When Carl was 27, he began studying to become a civil engineer and was certified. He then went to work for a privately owned engineering company specializing in railroad building. In 1840 he was in Russia as chief civil engineer of the construction of a 420 mile railroad line between St. Petersburg and Moscow for the Russian government. Czar Nicholas I was eager to have this railroad line because it would connect the summer and winter palaces of the royal family. The line was completed in 1846.

Pauline Spiess Baetge

Pauline Spiess Baetge

The Czar awarded Baetge an honorary title for his railroad construction. Because of this title, he was able to wed a lady-in-waiting of the court, Pauline Spiess. As a member of the aristocracy, she was educated in music, dressed in silk, and waited on by servants. The couple was married in St. Petersburg in 1846 when he was 41 and she was 19.

Over the years, Baetge was influenced by writers such as Viktor Bracht who advocated freedom, political rebirth and social reform. Carl, Pauline, and family decided to leave Russia and come to Texas. The family arrived in Indianola in 1850, made their way to Comal County, and purchased 640 acres about 19 miles north of New Braunfels in an area of the Guadalupe River called the Demi-John Bend. Incidentally, the name “Demi-John” refers to a glass bottle with a long neck, a little like the shape of the Guadalupe River in that area.

Baetge first built a small log cabin called a block house and in 1852 built a two- story European style home. Most of the material for this house was hauled by ox-drawn wagons from Indianola.
Can you imagine this genteel lady out in the wilderness of Texas? Can you imagine her cooking over an iron pot in the yard (dressed in silk)? The family didn’t stay in the Demi-John area long and sold it in 1857. From there they moved to the Sattler area. After Carl died, 26 yearslater, Pauline moved to NB where she lived out her life.

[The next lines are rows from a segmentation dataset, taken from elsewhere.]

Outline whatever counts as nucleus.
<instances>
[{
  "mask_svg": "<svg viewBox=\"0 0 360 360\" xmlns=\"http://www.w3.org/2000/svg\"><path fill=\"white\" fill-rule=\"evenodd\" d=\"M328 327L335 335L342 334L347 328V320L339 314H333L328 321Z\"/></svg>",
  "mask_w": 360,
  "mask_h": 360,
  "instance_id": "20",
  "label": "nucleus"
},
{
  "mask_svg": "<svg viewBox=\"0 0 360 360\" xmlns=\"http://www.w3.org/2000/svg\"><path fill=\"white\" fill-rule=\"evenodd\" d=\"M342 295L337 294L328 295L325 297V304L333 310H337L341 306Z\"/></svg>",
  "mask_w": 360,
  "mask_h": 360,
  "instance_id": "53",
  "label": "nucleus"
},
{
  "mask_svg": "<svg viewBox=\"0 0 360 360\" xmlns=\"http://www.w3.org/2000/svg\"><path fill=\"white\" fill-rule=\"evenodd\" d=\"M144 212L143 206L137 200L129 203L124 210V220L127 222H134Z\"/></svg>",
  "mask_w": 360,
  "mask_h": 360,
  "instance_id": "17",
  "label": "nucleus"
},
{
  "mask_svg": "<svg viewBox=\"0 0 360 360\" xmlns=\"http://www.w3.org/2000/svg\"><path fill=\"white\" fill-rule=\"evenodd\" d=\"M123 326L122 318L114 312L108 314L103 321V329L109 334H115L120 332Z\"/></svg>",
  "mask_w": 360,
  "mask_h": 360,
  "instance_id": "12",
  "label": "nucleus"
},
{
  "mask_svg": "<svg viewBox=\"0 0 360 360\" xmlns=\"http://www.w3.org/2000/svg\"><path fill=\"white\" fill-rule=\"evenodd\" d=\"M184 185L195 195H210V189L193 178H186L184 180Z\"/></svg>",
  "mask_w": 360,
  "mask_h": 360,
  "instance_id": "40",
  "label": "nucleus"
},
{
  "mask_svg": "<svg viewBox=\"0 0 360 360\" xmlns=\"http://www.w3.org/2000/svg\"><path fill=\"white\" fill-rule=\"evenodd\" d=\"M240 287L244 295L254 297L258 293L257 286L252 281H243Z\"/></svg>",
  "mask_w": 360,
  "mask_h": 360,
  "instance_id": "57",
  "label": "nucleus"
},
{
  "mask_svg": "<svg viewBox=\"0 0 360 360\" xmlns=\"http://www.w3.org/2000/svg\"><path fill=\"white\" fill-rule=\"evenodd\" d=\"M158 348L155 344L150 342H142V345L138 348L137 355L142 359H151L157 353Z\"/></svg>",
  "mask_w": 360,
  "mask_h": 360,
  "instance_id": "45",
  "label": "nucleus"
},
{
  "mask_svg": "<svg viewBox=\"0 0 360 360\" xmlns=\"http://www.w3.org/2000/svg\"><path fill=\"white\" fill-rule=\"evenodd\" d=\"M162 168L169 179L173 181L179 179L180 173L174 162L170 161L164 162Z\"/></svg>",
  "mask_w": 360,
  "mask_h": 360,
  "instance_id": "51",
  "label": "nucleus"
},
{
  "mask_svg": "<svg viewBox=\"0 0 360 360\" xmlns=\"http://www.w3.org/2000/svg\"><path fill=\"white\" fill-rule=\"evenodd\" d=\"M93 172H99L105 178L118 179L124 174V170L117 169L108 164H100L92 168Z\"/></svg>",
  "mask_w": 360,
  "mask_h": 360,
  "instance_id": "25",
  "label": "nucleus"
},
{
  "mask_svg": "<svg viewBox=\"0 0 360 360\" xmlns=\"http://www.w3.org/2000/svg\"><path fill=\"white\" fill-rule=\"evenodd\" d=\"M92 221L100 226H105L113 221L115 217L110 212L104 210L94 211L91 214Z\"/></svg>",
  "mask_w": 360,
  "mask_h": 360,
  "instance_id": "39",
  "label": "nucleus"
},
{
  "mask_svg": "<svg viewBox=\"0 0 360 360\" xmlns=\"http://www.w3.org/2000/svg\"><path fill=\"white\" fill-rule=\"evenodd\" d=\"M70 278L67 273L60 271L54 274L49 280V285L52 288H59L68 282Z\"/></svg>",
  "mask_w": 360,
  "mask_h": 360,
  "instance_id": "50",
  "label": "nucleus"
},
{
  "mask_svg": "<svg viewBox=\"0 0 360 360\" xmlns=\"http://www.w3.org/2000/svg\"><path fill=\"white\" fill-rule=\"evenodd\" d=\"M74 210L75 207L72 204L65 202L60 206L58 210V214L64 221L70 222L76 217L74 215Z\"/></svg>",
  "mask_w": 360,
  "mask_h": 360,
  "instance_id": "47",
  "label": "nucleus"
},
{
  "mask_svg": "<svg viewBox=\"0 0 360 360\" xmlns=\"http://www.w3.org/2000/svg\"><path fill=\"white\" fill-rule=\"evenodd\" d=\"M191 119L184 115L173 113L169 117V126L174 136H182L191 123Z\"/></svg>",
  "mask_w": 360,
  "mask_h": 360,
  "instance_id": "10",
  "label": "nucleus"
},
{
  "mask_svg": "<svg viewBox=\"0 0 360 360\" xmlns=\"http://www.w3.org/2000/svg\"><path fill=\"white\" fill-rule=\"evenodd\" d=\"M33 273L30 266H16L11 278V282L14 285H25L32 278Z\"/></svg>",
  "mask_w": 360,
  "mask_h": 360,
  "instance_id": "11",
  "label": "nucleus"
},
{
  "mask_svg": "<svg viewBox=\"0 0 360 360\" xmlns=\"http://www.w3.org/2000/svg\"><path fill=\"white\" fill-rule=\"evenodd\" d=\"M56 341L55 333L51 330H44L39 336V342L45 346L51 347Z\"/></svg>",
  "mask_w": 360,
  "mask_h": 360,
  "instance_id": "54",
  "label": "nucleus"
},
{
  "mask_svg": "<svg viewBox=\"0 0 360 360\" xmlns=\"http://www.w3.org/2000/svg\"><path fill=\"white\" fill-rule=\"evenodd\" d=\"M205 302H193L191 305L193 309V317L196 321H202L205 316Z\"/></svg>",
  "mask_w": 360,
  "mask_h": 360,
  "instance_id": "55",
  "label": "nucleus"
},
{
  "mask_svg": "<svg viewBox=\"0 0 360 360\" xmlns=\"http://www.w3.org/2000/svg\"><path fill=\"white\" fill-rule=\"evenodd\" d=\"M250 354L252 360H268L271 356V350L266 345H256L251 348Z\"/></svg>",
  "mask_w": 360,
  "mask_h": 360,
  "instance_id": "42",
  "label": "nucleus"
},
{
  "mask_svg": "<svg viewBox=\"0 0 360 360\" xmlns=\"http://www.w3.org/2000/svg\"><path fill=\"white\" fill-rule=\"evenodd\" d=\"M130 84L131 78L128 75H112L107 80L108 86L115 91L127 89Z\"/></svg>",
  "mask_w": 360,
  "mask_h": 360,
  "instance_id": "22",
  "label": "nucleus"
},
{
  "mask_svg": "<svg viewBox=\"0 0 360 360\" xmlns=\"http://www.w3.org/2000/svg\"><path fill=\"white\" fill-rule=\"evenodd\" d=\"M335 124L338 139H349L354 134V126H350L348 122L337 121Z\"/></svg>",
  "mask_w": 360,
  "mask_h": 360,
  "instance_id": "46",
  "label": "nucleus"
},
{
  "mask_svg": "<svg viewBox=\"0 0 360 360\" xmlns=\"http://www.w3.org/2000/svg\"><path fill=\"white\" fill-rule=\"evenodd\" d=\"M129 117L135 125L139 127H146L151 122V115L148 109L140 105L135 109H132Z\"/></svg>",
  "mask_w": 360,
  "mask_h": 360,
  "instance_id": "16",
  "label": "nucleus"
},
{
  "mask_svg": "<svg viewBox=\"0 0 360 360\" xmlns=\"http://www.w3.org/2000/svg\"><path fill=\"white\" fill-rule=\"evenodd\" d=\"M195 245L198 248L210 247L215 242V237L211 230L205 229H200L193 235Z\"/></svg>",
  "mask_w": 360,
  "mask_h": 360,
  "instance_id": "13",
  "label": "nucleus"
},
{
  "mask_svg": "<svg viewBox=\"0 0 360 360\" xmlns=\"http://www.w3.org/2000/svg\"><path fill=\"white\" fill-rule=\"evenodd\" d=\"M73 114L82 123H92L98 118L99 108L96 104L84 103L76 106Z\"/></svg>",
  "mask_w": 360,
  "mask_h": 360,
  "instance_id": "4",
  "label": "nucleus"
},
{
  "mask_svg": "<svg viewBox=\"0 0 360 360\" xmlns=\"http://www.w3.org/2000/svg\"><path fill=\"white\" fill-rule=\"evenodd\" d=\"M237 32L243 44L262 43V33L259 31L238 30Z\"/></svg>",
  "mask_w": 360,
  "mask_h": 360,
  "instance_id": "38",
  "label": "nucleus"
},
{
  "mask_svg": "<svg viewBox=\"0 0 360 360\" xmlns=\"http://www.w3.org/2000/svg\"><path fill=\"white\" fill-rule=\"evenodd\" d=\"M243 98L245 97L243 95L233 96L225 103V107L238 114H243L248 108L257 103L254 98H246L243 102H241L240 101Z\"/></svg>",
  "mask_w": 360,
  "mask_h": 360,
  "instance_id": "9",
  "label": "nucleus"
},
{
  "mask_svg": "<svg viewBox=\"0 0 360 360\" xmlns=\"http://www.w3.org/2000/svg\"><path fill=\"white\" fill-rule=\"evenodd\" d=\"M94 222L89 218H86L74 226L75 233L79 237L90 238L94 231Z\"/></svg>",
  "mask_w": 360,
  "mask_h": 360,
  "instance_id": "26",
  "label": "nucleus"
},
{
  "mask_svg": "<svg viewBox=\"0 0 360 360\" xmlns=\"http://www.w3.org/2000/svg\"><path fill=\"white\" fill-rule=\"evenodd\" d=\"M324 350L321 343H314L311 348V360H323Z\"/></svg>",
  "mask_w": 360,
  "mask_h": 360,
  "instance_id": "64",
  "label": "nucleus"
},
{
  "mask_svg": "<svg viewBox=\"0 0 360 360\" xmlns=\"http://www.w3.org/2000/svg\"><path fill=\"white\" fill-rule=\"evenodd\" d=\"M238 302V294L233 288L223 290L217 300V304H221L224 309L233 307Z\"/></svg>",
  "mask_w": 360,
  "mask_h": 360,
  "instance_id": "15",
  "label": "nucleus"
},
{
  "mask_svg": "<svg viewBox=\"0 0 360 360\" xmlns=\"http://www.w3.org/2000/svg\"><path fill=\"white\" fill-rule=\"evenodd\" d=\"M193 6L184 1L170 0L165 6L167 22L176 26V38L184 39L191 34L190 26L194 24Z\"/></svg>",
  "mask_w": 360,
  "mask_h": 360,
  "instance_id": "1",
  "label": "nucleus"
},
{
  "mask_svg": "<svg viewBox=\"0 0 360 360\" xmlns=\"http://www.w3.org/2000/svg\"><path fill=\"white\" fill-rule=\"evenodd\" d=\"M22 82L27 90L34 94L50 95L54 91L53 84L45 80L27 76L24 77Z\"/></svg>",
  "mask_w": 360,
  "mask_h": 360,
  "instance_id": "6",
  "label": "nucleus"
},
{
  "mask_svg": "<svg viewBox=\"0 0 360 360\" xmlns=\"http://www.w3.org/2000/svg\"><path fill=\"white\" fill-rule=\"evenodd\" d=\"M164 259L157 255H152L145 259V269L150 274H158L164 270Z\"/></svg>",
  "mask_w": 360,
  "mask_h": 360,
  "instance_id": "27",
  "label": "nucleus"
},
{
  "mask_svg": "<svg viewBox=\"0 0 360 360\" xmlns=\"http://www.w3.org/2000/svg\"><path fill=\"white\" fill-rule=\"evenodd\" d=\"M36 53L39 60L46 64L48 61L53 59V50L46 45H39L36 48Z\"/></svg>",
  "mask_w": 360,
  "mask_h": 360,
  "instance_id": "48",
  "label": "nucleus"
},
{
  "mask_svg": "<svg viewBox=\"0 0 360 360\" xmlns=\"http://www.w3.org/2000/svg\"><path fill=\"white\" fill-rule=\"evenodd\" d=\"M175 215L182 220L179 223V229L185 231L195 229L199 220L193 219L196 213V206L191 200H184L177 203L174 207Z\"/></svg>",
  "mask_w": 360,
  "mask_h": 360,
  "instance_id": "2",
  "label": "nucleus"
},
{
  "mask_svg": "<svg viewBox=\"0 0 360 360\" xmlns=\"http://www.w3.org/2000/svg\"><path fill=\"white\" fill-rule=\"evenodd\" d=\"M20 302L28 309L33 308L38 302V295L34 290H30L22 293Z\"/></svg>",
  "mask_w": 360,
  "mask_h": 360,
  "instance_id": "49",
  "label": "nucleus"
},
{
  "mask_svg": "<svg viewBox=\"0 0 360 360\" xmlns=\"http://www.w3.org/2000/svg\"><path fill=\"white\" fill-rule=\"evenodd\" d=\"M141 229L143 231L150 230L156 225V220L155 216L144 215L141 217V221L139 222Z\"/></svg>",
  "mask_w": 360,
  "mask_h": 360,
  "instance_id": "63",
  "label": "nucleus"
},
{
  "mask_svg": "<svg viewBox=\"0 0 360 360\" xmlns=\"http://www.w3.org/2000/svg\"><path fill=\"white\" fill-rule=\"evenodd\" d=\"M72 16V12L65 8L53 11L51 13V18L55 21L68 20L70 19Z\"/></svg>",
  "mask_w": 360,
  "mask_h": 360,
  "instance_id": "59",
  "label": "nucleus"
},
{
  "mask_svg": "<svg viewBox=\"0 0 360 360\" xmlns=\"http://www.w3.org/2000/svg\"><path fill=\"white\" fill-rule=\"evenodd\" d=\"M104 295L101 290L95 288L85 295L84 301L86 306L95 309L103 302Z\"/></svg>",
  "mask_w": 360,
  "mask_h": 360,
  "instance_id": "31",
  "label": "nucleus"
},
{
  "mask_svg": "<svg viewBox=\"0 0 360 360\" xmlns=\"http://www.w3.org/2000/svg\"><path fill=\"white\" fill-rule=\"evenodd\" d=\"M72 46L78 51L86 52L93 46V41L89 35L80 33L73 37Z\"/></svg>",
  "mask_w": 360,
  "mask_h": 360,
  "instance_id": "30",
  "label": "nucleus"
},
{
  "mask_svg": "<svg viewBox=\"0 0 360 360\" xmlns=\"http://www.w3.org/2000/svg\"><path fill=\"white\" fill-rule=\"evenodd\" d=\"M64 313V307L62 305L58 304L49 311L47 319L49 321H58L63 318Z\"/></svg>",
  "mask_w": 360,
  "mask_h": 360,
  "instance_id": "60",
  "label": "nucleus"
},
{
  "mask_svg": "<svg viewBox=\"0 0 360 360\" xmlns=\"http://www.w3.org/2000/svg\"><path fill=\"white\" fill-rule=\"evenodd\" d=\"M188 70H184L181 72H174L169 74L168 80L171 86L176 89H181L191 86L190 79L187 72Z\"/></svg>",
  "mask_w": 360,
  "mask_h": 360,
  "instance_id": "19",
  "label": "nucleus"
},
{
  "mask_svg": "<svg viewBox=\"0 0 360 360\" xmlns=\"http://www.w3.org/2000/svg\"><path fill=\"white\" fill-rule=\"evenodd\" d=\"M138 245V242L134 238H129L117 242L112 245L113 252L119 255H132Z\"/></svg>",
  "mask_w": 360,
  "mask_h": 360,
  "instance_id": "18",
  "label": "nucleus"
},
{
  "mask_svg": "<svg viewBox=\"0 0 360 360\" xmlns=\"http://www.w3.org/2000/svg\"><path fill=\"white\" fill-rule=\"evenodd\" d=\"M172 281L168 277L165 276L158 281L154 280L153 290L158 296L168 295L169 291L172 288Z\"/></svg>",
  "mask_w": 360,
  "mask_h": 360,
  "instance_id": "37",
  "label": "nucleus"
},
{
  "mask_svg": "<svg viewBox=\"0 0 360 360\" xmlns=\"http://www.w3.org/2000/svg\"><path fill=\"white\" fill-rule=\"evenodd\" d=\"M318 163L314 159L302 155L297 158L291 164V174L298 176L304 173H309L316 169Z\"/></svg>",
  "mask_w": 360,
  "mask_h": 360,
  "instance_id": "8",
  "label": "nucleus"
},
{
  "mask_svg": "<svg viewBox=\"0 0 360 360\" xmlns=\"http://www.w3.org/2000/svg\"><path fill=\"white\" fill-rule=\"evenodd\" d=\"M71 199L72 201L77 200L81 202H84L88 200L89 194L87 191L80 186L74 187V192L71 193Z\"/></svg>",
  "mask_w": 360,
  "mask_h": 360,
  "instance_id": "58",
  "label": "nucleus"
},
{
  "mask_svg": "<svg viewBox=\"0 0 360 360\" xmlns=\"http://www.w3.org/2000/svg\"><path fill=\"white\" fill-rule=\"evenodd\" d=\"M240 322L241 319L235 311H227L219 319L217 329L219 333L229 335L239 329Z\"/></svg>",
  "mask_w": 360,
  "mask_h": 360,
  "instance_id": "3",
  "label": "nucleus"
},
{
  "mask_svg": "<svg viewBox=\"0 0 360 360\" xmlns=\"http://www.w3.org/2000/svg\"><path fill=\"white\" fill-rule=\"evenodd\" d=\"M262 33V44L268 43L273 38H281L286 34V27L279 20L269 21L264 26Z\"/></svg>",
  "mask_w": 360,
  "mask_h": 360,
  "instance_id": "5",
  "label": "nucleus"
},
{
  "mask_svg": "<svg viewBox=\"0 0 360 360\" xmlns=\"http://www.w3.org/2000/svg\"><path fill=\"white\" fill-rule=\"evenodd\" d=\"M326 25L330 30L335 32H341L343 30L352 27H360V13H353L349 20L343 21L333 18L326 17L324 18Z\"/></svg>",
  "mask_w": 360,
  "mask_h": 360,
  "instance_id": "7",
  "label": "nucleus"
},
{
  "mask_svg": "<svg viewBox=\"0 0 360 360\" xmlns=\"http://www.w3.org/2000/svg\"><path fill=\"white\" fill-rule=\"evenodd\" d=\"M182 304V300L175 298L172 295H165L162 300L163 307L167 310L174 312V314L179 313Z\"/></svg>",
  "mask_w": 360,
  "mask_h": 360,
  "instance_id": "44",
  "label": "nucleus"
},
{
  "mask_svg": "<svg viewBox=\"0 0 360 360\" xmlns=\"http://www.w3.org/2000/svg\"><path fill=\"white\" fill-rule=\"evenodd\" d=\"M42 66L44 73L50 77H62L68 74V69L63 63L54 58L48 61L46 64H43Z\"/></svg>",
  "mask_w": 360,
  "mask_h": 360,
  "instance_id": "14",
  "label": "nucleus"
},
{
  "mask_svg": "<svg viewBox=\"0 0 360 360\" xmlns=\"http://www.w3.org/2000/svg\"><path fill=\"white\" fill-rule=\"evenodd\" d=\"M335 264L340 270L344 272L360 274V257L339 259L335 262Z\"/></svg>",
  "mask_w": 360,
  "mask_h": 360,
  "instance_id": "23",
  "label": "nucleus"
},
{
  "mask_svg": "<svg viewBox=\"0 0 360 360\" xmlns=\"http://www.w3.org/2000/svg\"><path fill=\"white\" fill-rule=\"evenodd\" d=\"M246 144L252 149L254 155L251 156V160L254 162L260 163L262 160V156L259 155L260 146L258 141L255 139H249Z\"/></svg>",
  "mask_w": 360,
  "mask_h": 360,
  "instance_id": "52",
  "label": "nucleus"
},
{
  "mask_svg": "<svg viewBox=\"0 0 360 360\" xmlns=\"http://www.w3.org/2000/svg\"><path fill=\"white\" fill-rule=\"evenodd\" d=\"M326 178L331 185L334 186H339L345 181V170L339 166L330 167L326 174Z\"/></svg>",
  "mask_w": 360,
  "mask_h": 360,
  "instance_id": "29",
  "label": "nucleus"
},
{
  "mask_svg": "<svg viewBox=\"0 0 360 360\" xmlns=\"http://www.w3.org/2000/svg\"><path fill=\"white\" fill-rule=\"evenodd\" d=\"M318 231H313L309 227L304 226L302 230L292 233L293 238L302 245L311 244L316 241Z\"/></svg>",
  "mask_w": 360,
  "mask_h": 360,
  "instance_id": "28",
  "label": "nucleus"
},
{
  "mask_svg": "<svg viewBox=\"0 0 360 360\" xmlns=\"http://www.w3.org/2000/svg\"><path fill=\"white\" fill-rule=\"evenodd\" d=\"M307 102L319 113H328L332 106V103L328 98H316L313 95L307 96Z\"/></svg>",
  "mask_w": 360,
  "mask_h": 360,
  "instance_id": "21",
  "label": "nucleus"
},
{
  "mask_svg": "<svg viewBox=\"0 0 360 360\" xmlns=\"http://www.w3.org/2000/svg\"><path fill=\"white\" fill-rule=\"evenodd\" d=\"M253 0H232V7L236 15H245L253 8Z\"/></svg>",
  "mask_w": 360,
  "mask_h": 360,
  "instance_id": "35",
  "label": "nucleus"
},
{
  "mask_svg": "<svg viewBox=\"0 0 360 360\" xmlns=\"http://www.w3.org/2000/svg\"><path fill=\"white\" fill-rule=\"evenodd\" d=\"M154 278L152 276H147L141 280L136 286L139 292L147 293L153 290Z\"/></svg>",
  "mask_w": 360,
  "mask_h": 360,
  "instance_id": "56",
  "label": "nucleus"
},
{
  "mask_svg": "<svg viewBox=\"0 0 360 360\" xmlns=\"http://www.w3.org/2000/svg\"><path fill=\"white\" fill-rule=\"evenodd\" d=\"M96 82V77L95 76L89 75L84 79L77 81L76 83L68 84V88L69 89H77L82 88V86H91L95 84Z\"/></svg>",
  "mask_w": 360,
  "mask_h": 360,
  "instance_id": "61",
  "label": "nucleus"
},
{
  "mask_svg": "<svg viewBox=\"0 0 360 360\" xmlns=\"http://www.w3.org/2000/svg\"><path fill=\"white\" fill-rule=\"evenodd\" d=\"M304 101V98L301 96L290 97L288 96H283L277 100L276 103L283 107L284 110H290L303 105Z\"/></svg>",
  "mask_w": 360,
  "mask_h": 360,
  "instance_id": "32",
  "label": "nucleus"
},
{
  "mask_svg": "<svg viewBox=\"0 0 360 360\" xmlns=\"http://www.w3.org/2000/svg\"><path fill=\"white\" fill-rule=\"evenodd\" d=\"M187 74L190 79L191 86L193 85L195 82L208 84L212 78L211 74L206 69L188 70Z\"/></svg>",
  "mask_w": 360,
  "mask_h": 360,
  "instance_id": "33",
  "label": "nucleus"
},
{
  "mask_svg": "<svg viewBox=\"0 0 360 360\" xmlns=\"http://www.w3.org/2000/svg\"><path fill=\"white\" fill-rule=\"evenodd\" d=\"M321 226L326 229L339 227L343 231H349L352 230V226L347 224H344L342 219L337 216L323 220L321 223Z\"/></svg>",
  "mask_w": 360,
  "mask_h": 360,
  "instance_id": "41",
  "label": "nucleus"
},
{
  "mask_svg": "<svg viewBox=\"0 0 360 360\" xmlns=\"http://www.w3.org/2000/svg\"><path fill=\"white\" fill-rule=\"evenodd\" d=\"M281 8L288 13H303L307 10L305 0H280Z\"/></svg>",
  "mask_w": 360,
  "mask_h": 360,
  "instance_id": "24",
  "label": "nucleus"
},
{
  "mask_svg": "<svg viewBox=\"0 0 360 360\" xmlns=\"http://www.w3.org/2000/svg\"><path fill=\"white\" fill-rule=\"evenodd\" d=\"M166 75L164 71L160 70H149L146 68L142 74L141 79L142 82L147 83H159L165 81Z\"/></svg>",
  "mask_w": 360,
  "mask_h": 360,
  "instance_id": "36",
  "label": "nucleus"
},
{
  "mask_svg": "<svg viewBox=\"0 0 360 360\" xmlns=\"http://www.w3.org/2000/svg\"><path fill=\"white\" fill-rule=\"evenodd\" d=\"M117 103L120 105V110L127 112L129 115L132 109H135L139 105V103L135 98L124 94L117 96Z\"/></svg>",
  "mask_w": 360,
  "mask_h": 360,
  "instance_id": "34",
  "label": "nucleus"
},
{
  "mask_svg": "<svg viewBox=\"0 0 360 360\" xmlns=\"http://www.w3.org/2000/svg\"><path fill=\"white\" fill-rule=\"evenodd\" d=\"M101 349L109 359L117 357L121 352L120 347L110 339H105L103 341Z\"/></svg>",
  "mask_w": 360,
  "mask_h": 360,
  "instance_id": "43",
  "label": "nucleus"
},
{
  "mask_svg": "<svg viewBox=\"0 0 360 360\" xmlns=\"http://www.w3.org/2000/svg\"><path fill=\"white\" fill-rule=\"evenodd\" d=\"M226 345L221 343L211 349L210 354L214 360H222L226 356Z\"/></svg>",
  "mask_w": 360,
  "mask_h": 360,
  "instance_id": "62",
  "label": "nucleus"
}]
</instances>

After many years and several owners later, the house at Demi-John Bend was eventually donated to the Conservation Society and reconstructed on their property. Baron Schlameus spearheaded the dismantling and reconstruction.

Families that have someone researching their genealogy are indeed fortunate.  Come look at our collection of family books at the Sophienburg. Roland Baetge, who died in 1999, is a good example of the importance of family research.